Simon Paul Kelow, University of Pennsylvania


One of the main challenges in modern molecular biology is to establish general, robust, and precise descriptions of the relationship between structural features of molecules (DNA, RNA, proteins, and glycans) and the sequence of their constituent chemical building blocks (nucleotides, amino acids, monosachharides). In his 1951 Nobel lecture, Linus Pauling predicted that chemistry of the future would rely upon these descriptions to solve problems in biological medicine relevant to human health. As of July 8, 2021, X-ray crystallography, NMR, and Cryo-EM have solved 179,842 molecular structures, which have been deposited in the Protein Data Bank (PDB) along with their associated sequences. Antibodies are the largest such family of deposited protein structures in the PDB, and their importance to human health and research in molecular biology is widely acknowledged. In this work, I first show the development and validation of unsupervised learning software to cluster protein backbone conformations (clustering of backbones for Ramachandran analysis, or COBRA). I then describe the application of this software to the wealth of antibody data in the PDB to provide a novel, electron density validated classification of the antibody complementarity determining regions (CDRs).

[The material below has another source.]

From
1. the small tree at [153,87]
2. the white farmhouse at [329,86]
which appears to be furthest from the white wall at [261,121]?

I compare this new classification to previous classifications of the CDRs to show the improvement of the association between the sequences and structures of the CDRs, the ability to robustly separate various CDR families, and the ability to assess the confidence in the quality of CDR families using electron density as support. In addition to providing a new classification of the antibody CDRs by clustering their backbone conformations, I provide an expanded definition of the antibody binding region by defining, naming, and classifying an antibody V-region segment named the “DE loop”, which resembles the other six CDRs in sequence and structural variability, ability to bind antigen, and ability to stabilize antibodies, but has no current recognition as a canonical member of the CDRs. Finally, I show examples implementing these analyses in RosettaAntibodyDesign (RAbD) software to design antibodies towards SARS-COV-2 Spike Protein Type 1 (S1) Receptor Binding Domain (RBD), and show the experimental data for the generated antibody designs.